Data shown below:

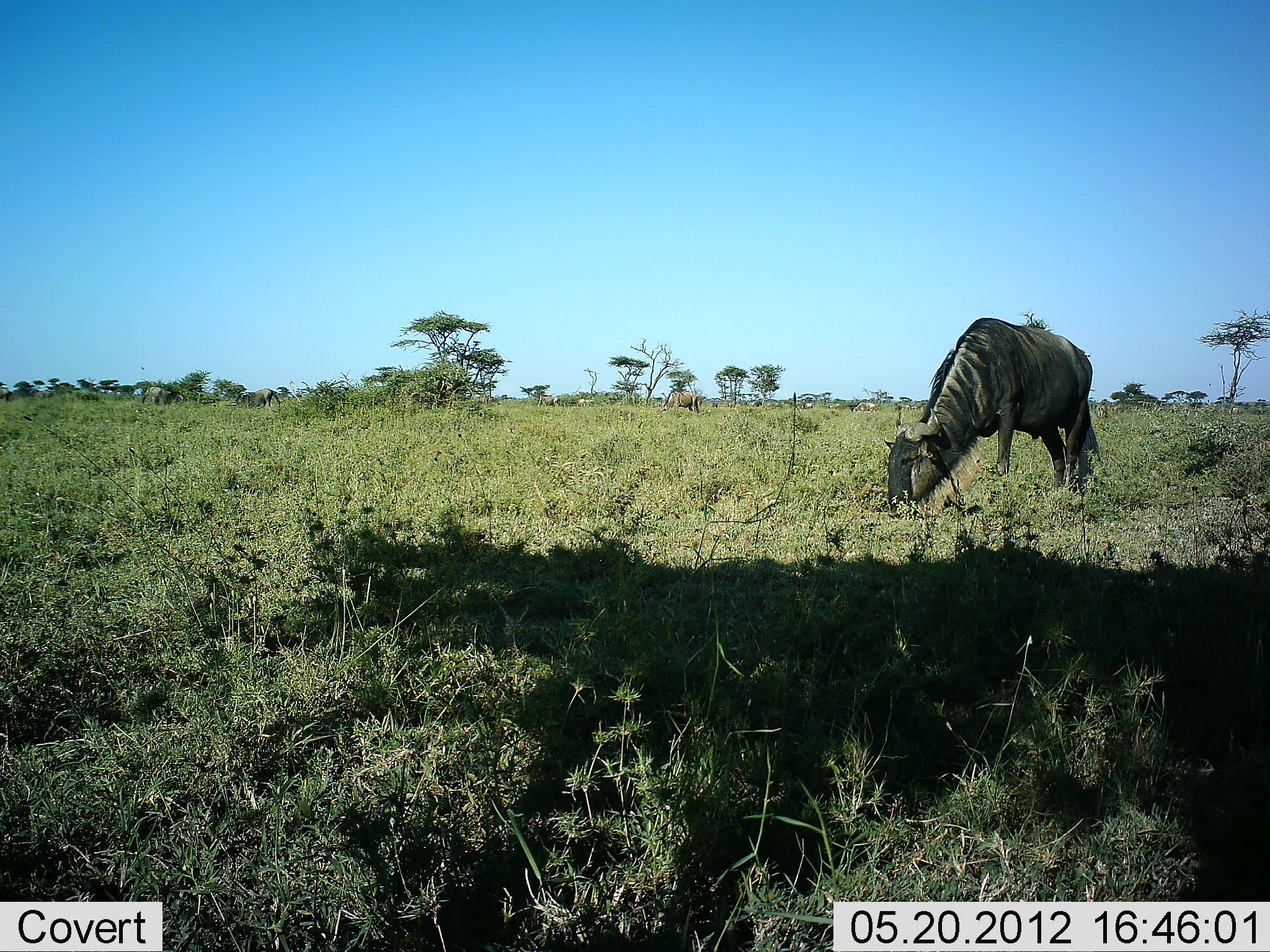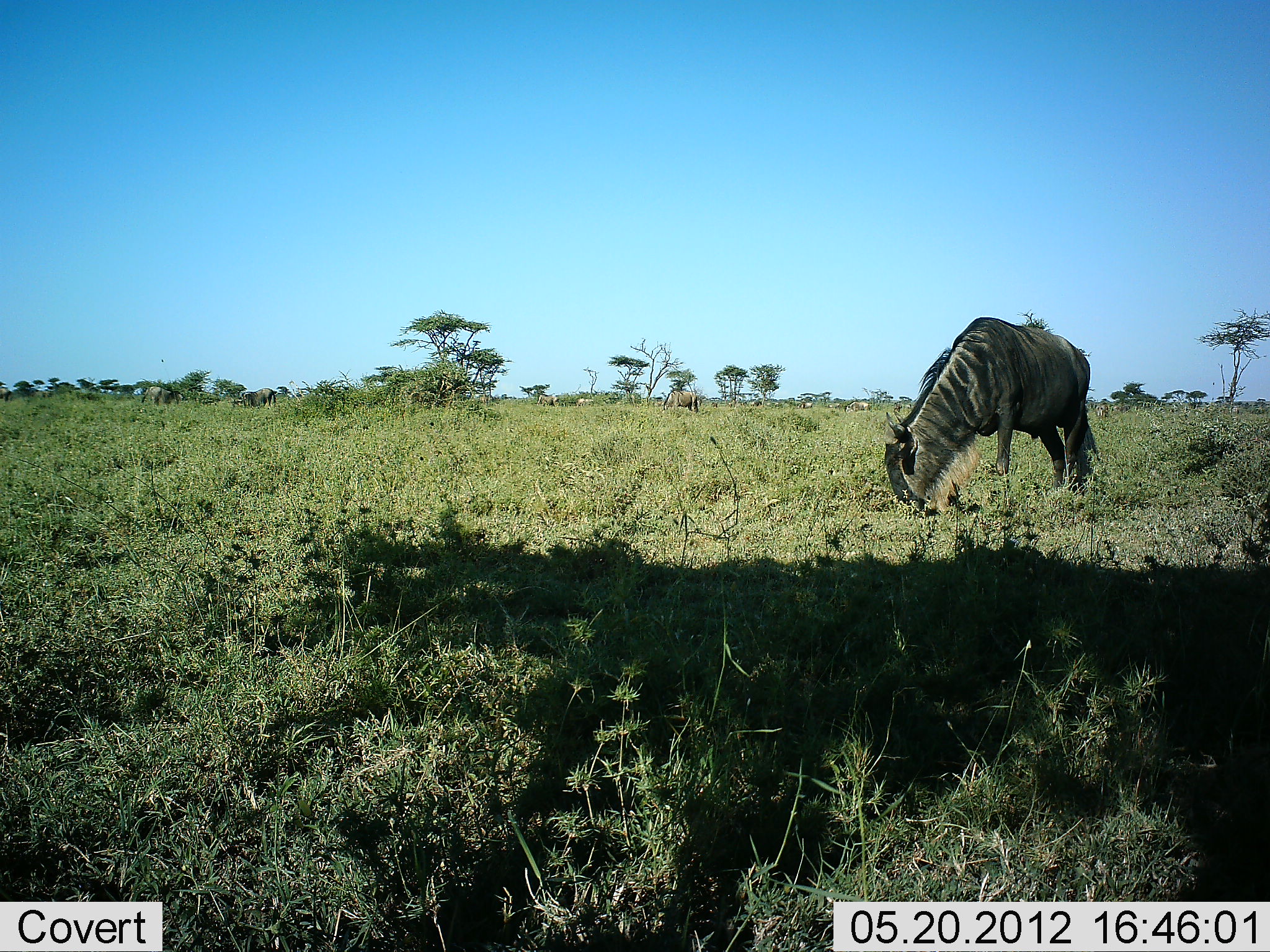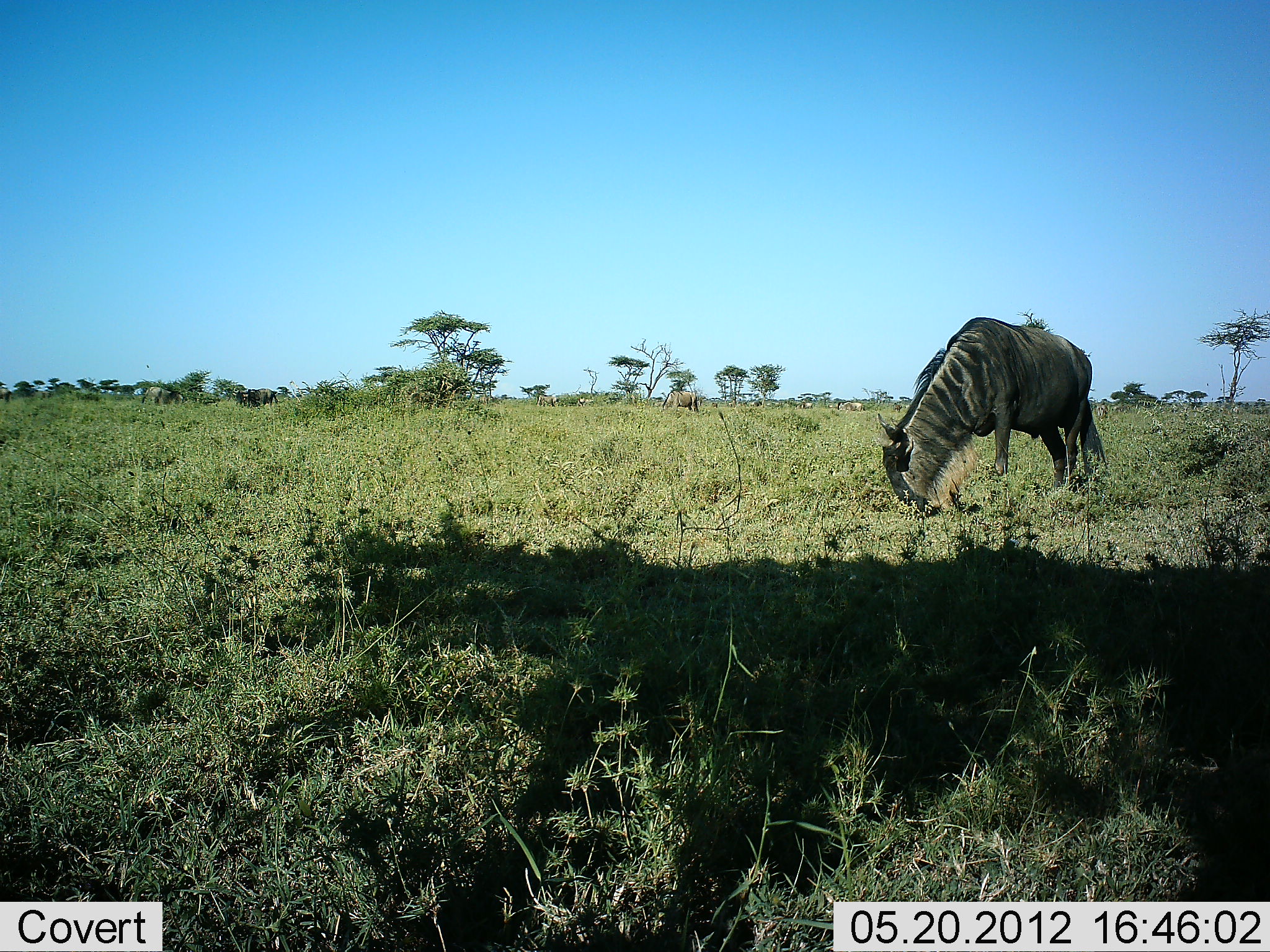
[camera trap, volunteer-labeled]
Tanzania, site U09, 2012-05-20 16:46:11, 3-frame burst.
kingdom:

End of Data shown.

*What you are asked to do*:
Write the lines out exactly, from the one with "Tanzania, site U09, 2012-05-20" down to the last line of the listing, and leave out all others.

*Result for this exercise*:
Tanzania, site U09, 2012-05-20 16:46:11, 3-frame burst.
kingdom:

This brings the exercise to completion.